The Great Revolt – Inside the Populist Coalition Reshaping American Politics – by Salena Zito and Brad Todd looks deeply into the Trump vote in the Midwestern counties that swung the vote to Trump. Salena Zito was noted for her astute observation that Trump’s supporters took him seriously but not literally and his opposition (from both parties) took him literally but not seriously.
One of the self-serving explanations of Trump’s victory was his strength among the less educated. This should lead the curious to question how if more and more students attend college and if colleges are typically hotbeds of liberalism that this should be the result. Zito and Todd offer a different view.

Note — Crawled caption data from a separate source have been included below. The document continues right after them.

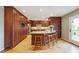 Spacious kitchen featuring wood floors, an island with seating, and stainless steel appliances at 3536 Evans Ridge Trl, Atlanta, GA 30340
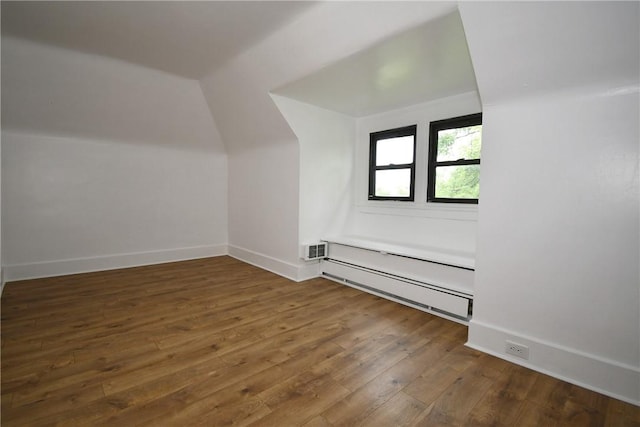21 Hillson Ave, Brentwood, PA 15227 - bonus room featuring a baseboard radiator, hardwood / wood-style flooring, lofted ceiling, and baseboards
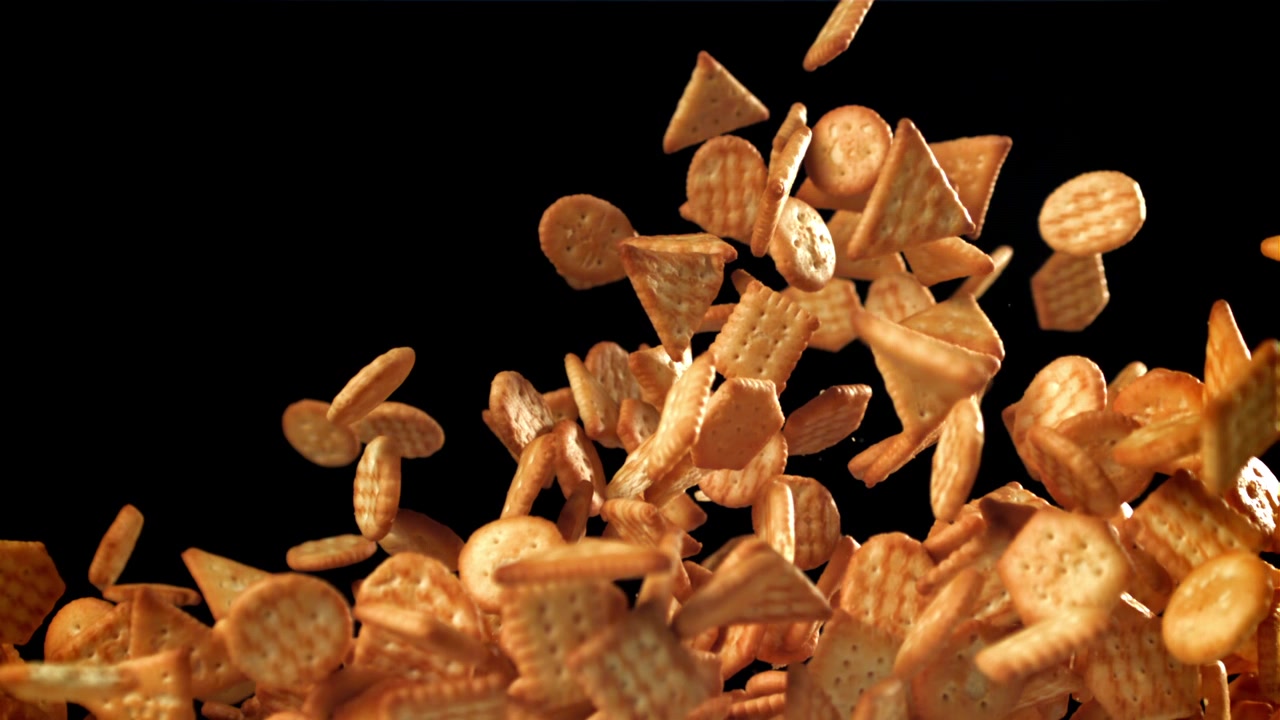Cracker salati assortiti in caduta e risalita al rallentatore su sfondo nero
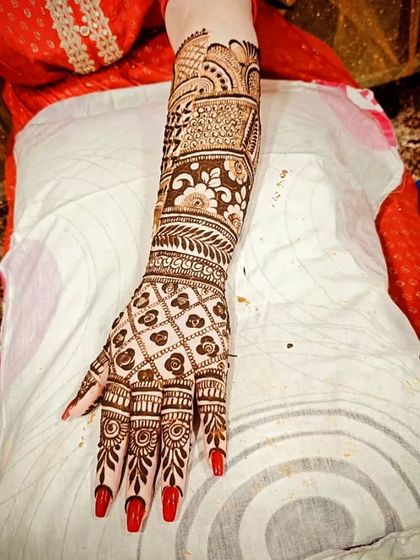 A close-up of a single arm from a back-hand bridal design, showing the detail work.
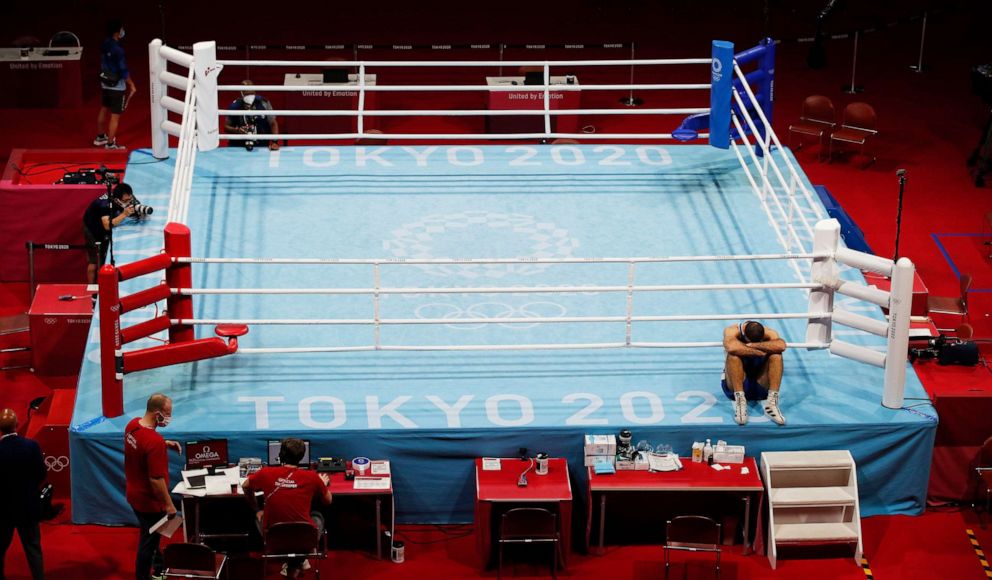 PHOTO: Mourad Aliev of France sits outside the ring in protest after losing his match against Frazer Clarke of Great Britain in the Men's Super Heavy (+91kg) quarterfinal match of the Boxing events of the Tokyo 2020 Olympic Games in Tokyo.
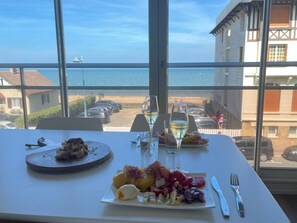 Een tafel met eten en glazen witte wijn, met uitzicht op een strand en oceaan.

Among college educated in cities and jobs dominated by other college educated this explanation held true. But college educated in small towns or in industries with lots of interaction with blue collar workers, it was much less true. The critical difference was not their college degree, but whether they hung out mostly with other college educated. The density of the credentials mattered more than the credentials. This suggests peer pressure had a greater effect on urban college educated potential Trump voters. It also suggests that many Trump voters may have been embarrassed to give their true opinions to fellow workers or pollsters.
I would contend they were not embarrassed, just tired of defending themselves and being treated rudely and demonized by the outraged Trump haters. Politics is a much greater part of the personal identity of the left. The right is more likely to avoid political conversation in confrontational circumstances.
As one columnist astutely noticed, the polling booth proved to be the ultimate safe space.